Source passage:
— begin —

Call for public servants to roll up sleeves, serve

Sunday, August 31, 2014

Johannesburg - South Africa’s public servants have been encouraged to roll up their sleeves and ensure that delivery systems and infrastructure is working to the benefit of all citizens.

“The Constitution requires that all people in South Africa be served by a professional public administration that works fairly, equitably and without bias while using resources effectively, efficiently and economically,” said Deputy President Cyril Ramaphosa on Sunday.

Speaking at the launch of Public Service Month and of the first urban Thusong Service Centre at Maponya Mall, in Soweto, the Deputy President said public servants need to respond to peoples’ needs, and be accountable, transparent and development-oriented.

“Public servants need to become change agents, enablers and facilitators. They need to collaborate with citizens to resolve complex service delivery challenges,” Deputy President Ramaphosa said.

He said citizens have a legitimate expectation that services will be provided in a timely manner and close to where they live and where payment is required, these services should be affordable.

“Effective public administration is not a privilege in a democratic society. It is a fundamental right.”

Public Service Month is an annual service delivery initiative celebrated in September that seeks to instil and rebuild good ethics, morale and pride in public servants as part of the Batho Pele Revitalisation strategy.

This year, celebrations will be held under the theme: “Reinventing the way Public Servants Work - Batho Pele”.

Batho Pele, a Sesotho word which means “People First”, is an initiative that was launched in 1997 by government to help transform the public service.

It was developed because democratic South Africa inherited a Public Service that lacked the skills and attitudes to meet the country’s developmental challenges.

Public Service Minister Collins Chabane said they will focus the month on the frontline service delivery points.

During the Public Service month, multi-department task teams of senior managers will be deployed to frontline service delivery sites.

There will be expert-led roundtable engagements to mark Africa Public Service Day, and all activities will culminate in the Public Service Improvement Indaba.

Government has made strides since the advent of democracy. Among the initiatives introduced by government to improve public service include the introduction of izimbizo programme, the Presidential Hotline and service delivery checks at public institutions and Thusong Service Centres.

— end —

A run of records:
— begin —

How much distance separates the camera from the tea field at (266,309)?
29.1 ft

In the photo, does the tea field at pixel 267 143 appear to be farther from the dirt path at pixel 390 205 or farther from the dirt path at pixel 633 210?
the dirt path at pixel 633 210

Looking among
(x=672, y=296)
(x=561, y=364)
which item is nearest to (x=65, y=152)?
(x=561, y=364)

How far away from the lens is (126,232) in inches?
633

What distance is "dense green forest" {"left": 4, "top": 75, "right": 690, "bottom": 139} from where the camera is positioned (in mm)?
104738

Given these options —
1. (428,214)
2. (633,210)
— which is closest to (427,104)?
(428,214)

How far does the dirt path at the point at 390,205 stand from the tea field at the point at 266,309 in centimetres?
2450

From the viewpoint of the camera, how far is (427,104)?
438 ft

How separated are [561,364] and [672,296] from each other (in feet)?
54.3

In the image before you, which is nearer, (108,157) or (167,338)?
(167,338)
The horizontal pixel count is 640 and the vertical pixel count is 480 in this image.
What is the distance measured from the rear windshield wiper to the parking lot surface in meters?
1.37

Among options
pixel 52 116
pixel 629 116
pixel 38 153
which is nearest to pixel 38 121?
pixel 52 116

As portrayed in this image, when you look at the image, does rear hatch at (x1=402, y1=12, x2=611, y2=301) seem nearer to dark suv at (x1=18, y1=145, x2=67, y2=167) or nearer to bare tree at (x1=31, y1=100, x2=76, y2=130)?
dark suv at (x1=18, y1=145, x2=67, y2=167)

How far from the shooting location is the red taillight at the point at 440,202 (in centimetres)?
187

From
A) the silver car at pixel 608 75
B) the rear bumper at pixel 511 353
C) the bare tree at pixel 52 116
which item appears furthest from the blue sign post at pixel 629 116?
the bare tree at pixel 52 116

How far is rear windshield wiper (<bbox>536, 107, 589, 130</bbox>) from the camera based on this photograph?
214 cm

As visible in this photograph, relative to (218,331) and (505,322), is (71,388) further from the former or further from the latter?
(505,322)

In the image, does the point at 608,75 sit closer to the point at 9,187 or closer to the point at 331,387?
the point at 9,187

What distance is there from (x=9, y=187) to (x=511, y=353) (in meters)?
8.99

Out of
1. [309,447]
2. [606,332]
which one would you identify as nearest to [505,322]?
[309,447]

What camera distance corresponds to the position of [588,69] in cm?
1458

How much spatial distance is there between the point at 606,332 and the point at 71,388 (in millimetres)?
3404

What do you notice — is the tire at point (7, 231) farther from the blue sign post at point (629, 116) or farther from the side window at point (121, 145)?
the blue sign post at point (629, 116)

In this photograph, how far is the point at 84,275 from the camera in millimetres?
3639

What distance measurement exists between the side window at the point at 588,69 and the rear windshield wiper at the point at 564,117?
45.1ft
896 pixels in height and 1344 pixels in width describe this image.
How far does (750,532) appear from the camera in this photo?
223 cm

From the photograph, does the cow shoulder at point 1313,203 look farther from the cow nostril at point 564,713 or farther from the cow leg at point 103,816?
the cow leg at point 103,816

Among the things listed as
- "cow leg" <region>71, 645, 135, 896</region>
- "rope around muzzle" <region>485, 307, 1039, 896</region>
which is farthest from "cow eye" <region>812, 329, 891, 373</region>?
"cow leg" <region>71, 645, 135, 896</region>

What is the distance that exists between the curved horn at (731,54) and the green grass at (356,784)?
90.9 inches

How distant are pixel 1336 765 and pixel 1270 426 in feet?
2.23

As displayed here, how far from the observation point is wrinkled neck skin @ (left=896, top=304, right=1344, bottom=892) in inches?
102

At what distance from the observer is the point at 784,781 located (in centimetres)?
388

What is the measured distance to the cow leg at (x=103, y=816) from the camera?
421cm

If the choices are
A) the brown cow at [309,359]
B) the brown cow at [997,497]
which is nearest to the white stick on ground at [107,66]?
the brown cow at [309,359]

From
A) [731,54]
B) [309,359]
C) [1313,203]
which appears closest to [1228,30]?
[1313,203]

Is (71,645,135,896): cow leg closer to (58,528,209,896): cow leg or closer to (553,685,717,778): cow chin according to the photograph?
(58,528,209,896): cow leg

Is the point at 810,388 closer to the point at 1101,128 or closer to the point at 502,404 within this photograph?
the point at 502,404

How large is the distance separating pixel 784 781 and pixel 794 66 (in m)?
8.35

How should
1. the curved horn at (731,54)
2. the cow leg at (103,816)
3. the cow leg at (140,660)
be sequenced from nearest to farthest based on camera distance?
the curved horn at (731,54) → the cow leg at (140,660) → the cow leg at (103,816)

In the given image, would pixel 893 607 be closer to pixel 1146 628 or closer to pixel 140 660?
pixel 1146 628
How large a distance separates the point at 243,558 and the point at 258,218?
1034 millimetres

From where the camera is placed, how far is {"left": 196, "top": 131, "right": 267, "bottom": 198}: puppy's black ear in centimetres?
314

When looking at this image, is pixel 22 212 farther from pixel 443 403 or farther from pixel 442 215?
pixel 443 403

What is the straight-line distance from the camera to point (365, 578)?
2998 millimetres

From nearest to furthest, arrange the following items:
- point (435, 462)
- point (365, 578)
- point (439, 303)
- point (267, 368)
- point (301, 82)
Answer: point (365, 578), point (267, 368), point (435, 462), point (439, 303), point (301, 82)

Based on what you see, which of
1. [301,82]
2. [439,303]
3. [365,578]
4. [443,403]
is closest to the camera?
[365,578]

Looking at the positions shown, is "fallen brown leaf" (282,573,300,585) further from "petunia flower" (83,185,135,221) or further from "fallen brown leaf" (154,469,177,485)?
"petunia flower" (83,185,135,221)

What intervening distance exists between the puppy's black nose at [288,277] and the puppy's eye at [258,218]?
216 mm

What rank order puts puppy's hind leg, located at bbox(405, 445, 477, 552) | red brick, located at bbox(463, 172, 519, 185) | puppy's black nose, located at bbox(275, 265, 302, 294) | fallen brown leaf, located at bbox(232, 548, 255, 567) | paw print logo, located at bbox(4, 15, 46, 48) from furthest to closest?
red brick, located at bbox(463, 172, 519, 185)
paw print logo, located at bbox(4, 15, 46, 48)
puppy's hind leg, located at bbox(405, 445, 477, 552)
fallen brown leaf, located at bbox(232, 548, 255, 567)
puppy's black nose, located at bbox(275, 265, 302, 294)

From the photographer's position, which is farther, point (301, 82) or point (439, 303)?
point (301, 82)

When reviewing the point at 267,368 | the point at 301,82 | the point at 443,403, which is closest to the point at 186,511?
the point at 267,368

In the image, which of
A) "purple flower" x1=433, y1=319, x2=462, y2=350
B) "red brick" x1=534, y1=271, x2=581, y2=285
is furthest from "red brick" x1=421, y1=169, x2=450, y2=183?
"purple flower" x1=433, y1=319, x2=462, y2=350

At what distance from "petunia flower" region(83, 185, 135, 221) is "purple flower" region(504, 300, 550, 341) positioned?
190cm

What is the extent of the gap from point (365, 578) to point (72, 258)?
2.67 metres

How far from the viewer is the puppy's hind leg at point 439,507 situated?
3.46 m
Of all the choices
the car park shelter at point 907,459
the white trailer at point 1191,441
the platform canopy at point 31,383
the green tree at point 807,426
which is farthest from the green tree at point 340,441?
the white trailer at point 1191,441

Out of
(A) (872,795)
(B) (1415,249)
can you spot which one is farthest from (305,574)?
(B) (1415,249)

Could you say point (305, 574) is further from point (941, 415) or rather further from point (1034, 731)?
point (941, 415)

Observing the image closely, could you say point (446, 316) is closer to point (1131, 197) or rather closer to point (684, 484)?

— end —

Problems and tasks:
**1)** How would you put this sentence from the Public Service Month article into Spanish: "Public Service Minister Collins Chabane said they will focus the month on the frontline service delivery points."
**2)** Copy the Public Service Month article word for word from "He said citizens" to "the public service.".
These rows come from a separate source.

Responses to the exercise:
**1)** El ministro de Servicio Público, Collins Chabane, dijo que centrarán el mes en los puntos de prestación de servicios de primera línea.

**2)**
He said citizens have a legitimate expectation that services will be provided in a timely manner and close to where they live and where payment is required, these services should be affordable.

“Effective public administration is not a privilege in a democratic society. It is a fundamental right.”

Public Service Month is an annual service delivery initiative celebrated in September that seeks to instil and rebuild good ethics, morale and pride in public servants as part of the Batho Pele Revitalisation strategy.

This year, celebrations will be held under the theme: “Reinventing the way Public Servants Work - Batho Pele”.

Batho Pele, a Sesotho word which means “People First”, is an initiative that was launched in 1997 by government to help transform the public service.